Machine Learning

Production ML Without a Data Science Team

How a martech company shipped production ML with no data science team. Silver layer, AutoML, delta inference, and matchback validation to prove it works.

Arnaud Pouppeville

11 Apr 2026 • 7 min read

The request came in like most do: straightforward on the surface, complicated once you start building it. A martech company serving over a thousand auto dealer tenants. The business question: which customers are most likely to buy or service next?

A production pipeline driving real ad targeting for real dealers, scoring hundreds of thousands of customers and routing those scores into campaigns.

We had no dedicated data science org. I own the data platform, and my team owns what runs on it. Our job was to build the full loop: data in, model trained, scores served, outcomes measured.

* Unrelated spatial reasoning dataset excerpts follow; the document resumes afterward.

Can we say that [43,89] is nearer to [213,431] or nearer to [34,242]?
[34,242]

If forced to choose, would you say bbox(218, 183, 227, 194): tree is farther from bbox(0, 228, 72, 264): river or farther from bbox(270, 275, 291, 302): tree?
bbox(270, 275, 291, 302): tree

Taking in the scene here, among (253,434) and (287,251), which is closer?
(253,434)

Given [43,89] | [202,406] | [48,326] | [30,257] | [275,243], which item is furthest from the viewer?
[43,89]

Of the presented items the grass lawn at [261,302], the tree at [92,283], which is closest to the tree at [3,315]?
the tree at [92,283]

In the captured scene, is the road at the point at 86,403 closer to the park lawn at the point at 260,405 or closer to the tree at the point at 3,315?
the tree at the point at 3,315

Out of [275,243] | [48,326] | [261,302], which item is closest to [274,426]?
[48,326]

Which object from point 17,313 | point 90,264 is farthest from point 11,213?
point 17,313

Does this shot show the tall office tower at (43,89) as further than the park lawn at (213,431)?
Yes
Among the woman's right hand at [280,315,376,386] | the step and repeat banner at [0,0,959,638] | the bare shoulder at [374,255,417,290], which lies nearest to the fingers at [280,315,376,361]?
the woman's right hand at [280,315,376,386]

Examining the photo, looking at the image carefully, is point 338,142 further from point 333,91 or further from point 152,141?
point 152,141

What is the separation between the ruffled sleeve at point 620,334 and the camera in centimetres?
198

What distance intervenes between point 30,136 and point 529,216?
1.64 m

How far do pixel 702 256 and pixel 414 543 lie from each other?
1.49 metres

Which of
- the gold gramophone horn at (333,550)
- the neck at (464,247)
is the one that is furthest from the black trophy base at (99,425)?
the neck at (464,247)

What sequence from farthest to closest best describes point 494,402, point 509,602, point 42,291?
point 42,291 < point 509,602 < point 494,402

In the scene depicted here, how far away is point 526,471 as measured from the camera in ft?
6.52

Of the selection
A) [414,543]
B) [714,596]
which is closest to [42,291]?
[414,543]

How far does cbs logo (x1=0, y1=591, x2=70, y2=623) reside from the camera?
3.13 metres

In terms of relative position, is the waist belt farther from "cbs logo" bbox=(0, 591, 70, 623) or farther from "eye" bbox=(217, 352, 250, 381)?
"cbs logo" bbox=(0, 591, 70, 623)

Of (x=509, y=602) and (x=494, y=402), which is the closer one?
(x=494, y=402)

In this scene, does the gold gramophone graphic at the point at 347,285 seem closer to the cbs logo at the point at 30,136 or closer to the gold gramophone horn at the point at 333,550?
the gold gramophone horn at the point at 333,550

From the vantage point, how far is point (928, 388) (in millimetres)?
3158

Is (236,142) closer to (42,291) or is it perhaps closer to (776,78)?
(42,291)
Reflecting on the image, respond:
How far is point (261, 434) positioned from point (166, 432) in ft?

Here's what that build actually looks like, and how we validated it was working before it touched ad spend.

The Before State

Before this pipeline existed, targeting was manual. The analytics team applied filters: customers with vehicles over a certain age, customers who hadn't been in for service in the past twelve months, customers whose leases were expiring.

It worked. Sort of. The problem with manual filters is that they're binary. A vehicle is either "old enough" or it's not. You can stack filters, but you lose the signal that lives in the combination of features.

A customer with an aging vehicle, frequent service history, and an expiring lease is a very different prospect than a customer who just has an aging vehicle. Manual filters can't weigh that combination. A propensity model can.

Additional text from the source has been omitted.